CC-301i · Module 1

CLAUDE.md as Persistent Cache

3 min read

CLAUDE.md is loaded at the start of every session. This makes it the most efficient form of persistent context — information that Claude needs across all sessions, documented once, available always. Every fact in CLAUDE.md is a fact you never need to re-explain. Every rule is a correction you never need to repeat. The token cost is paid once per session; the benefit accrues across every prompt in that session.

Think of CLAUDE.md as a level-one cache. The information Claude needs most frequently — build commands, key file locations, architectural patterns, naming conventions — should be in CLAUDE.md because it is loaded before the first prompt. Information Claude needs occasionally — specific API schemas, deployment procedures, one-off configurations — can be in separate files that Claude reads on demand. Information Claude needs rarely — historical decisions, deprecated patterns, old migration guides — should not be loaded at all unless specifically requested.

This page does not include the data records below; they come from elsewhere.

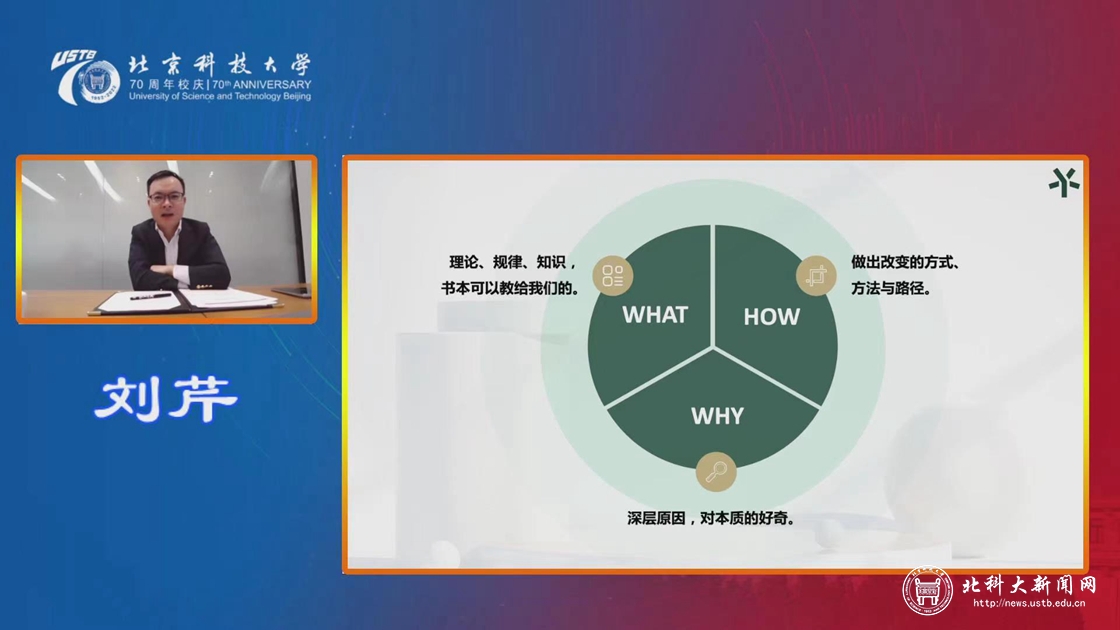 USTB 北京科技大学
70周年校庆 | 70th ANNIVERSARY
University of Science and Technology Beijing

刘芹

理论、规律、知识，书本可以教给我们的。

WHAT

HOW

做出改变的方式、方法与路径。

WHY

深层原因，对本质的好奇。

北科大新闻网
http://news.ustb.edu.cn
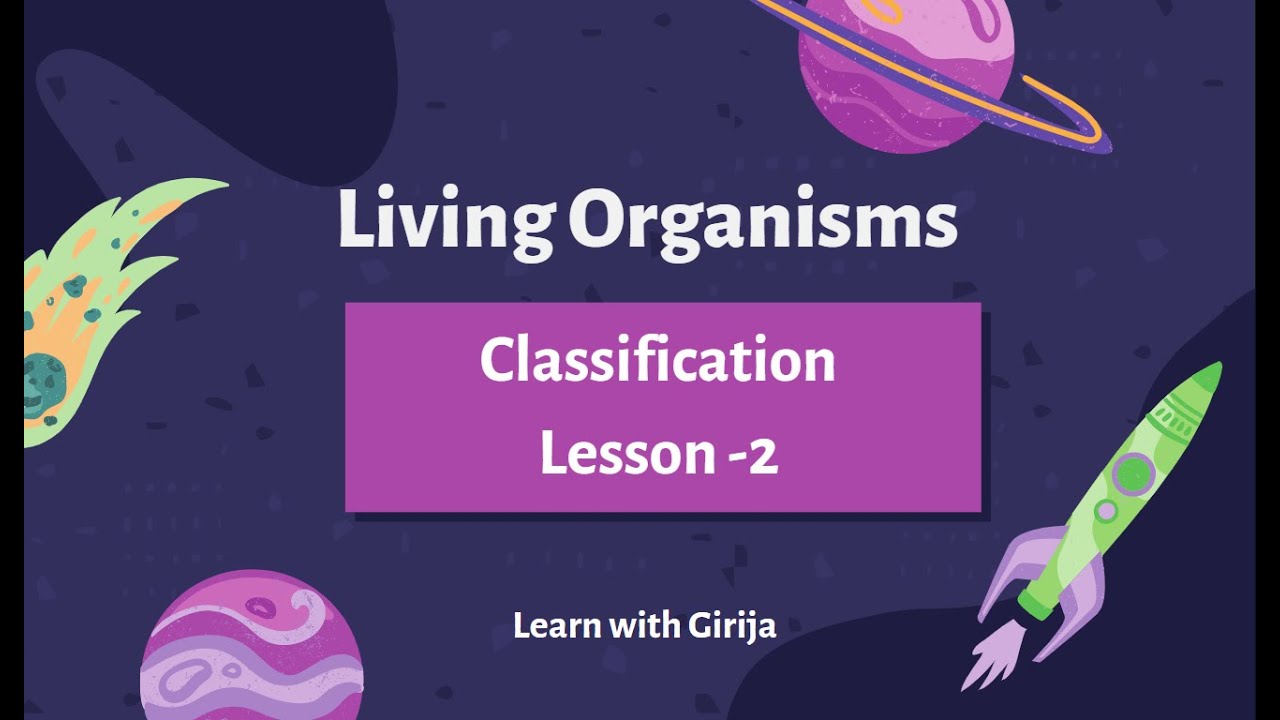 Living Organisms

Classification
Lesson -2

Learn with Girija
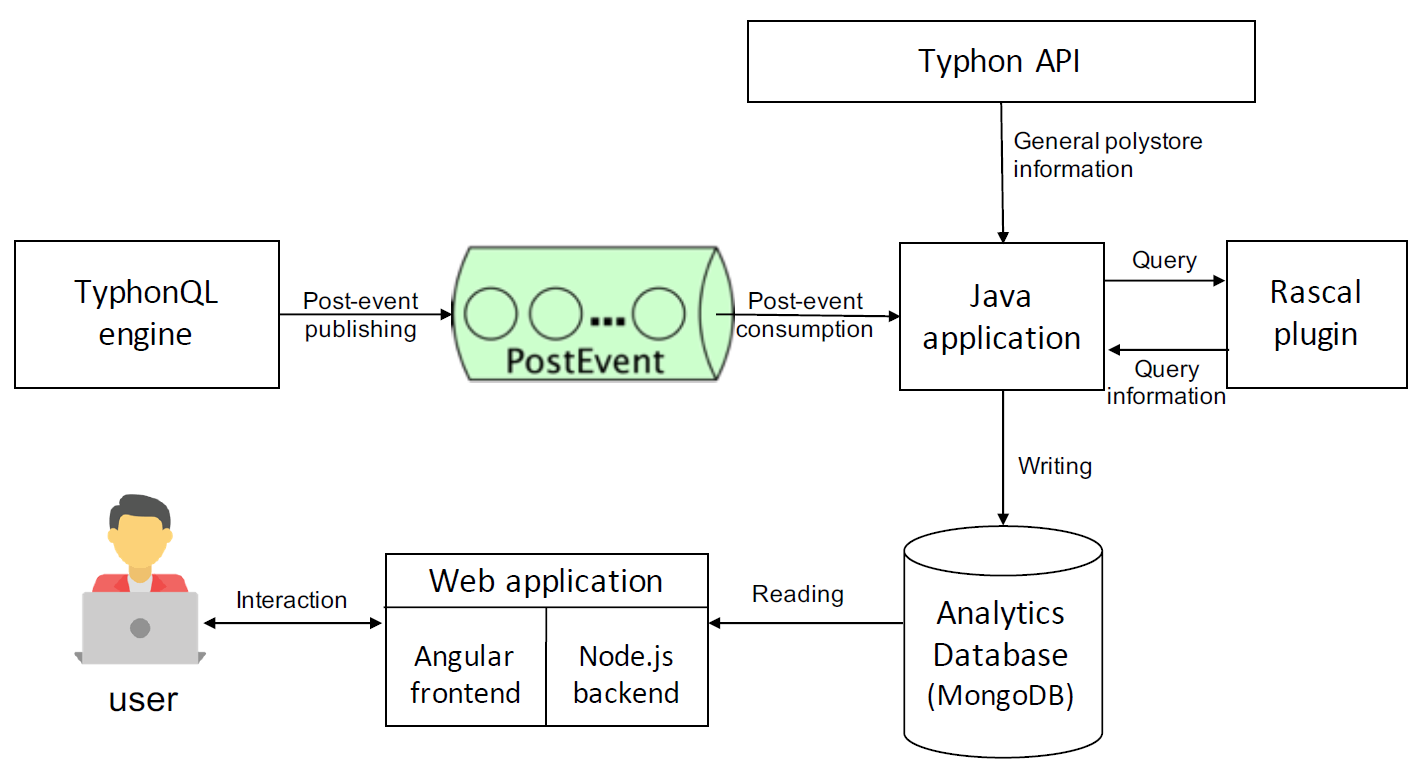 Typhon API

General polystore information

TyphonQL engine

Post-event publishing

...

PostEvent

Post-event consumption

Java application

Query

Query information

Rascal plugin

Writing

user

Interaction

Web application

Angular frontend

Node.js backend

Reading

Analytics Database (MongoDB)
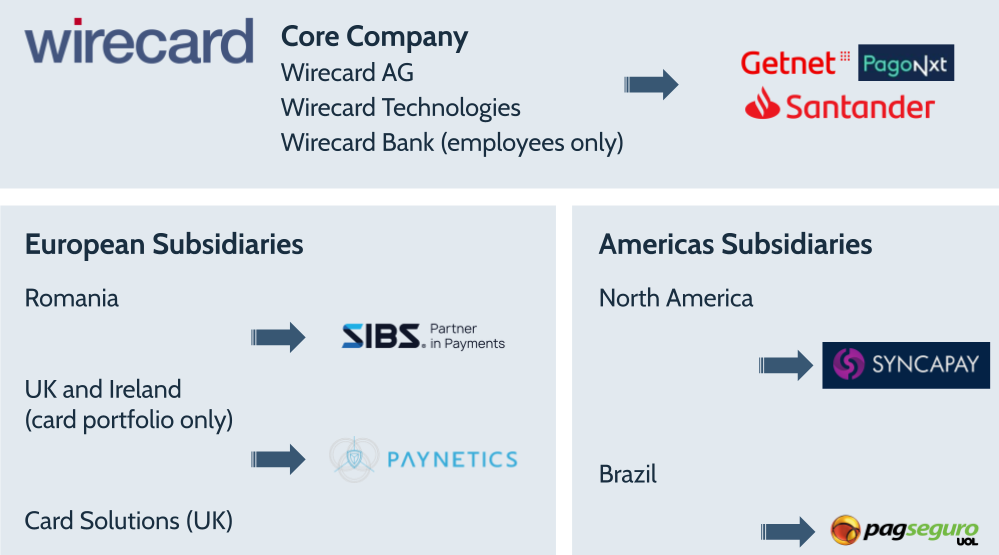 wirecard

Core Company
Wirecard AG
Wirecard Technologies
Wirecard Bank (employees only)

Getnet PagoNxt
Santander

European Subsidiaries

Romania

SIBS. Partner in Payments

UK and Ireland
(card portfolio only)

PAYNETICS

Card Solutions (UK)

Americas Subsidiaries

North America

SYNCAPAY

Brazil

pagseguro UOL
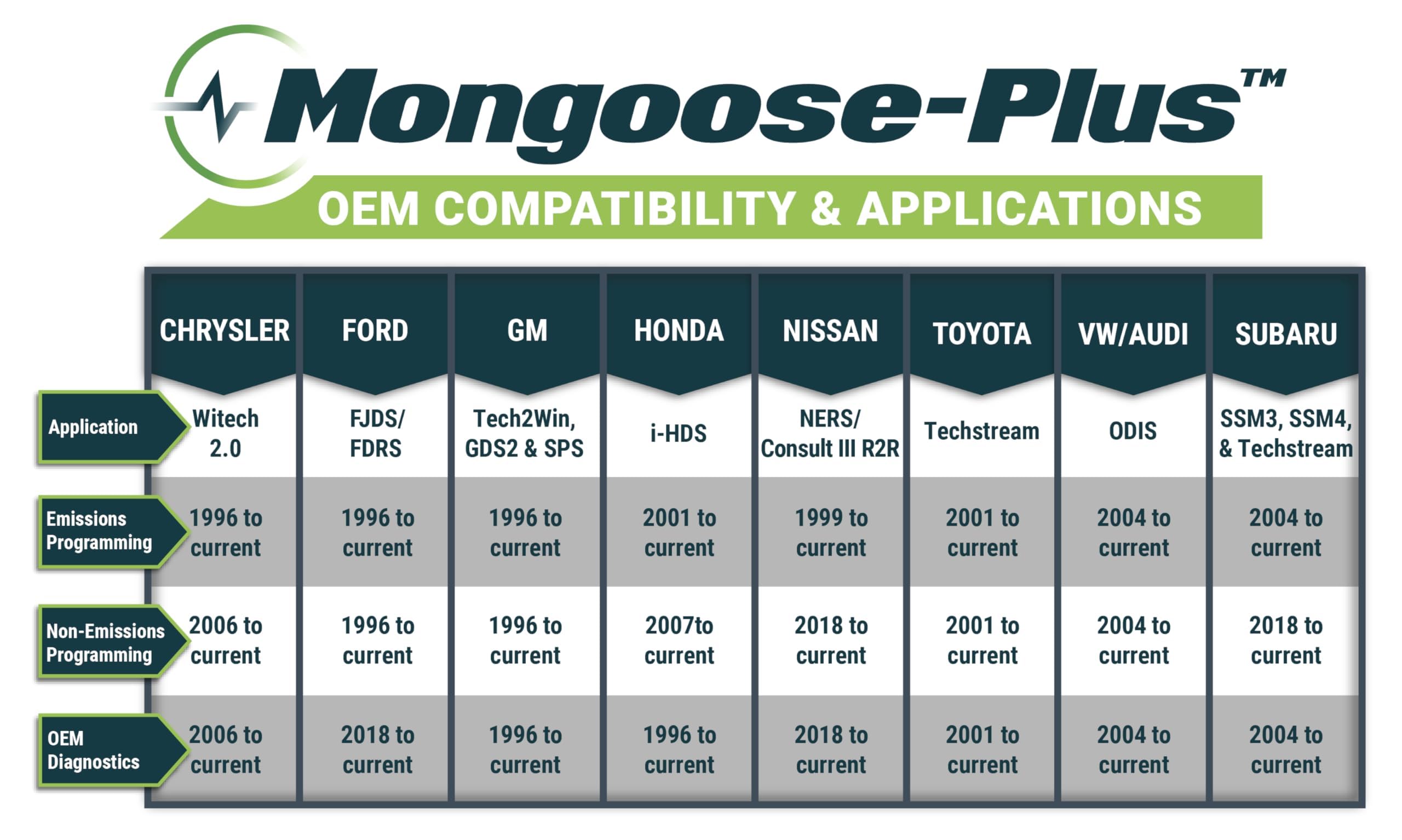 Mongoose-Plus™

OEM COMPATIBILITY & APPLICATIONS

| | CHRYSLER | FORD | GM | HONDA | NISSAN | TOYOTA | VW/AUDI | SUBARU |
|---|---|---|---|---|---|---|---|---|
| Application | Witech 2.0 | FJDS/ FDRS | Tech2Win, GDS2 & SPS | i-HDS | NERS/ Consult III R2R | Techstream | ODIS | SSM3, SSM4, & Techstream |
| Emissions Programming | 1996 to current | 1996 to current | 1996 to current | 2001 to current | 1999 to current | 2001 to current | 2004 to current | 2004 to current |
| Non-Emissions Programming | 2006 to current | 1996 to current | 1996 to current | 2007to current | 2018 to current | 2001 to current | 2004 to current | 2018 to current |
| OEM Diagnostics | 2006 to current | 2018 to current | 1996 to current | 1996 to current | 2018 to current | 2001 to current | 2004 to current | 2004 to current |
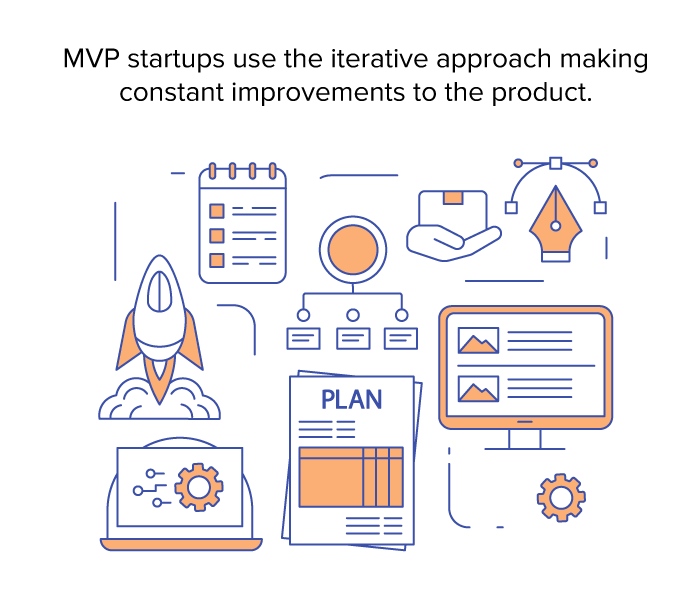 MVP startups use the iterative approach making constant improvements to the product.

PLAN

L1 Cache: CLAUDE.md Loaded every session. Contains: project identity, hard rules, build commands, architecture overview, key file locations, naming conventions. Budget: 200 lines. Token cost: ~2000 tokens per session, amortized across all prompts.
L2 Cache: Referenced Files Loaded on demand when Claude needs them. Contains: API schemas, component patterns, test infrastructure, deployment checklists. Referenced in CLAUDE.md by path so Claude knows where to find them.
L3 Cache: Deep Context Loaded only when explicitly requested. Contains: historical decisions, deprecated patterns, migration guides. Not referenced in CLAUDE.md. The user provides the path when needed.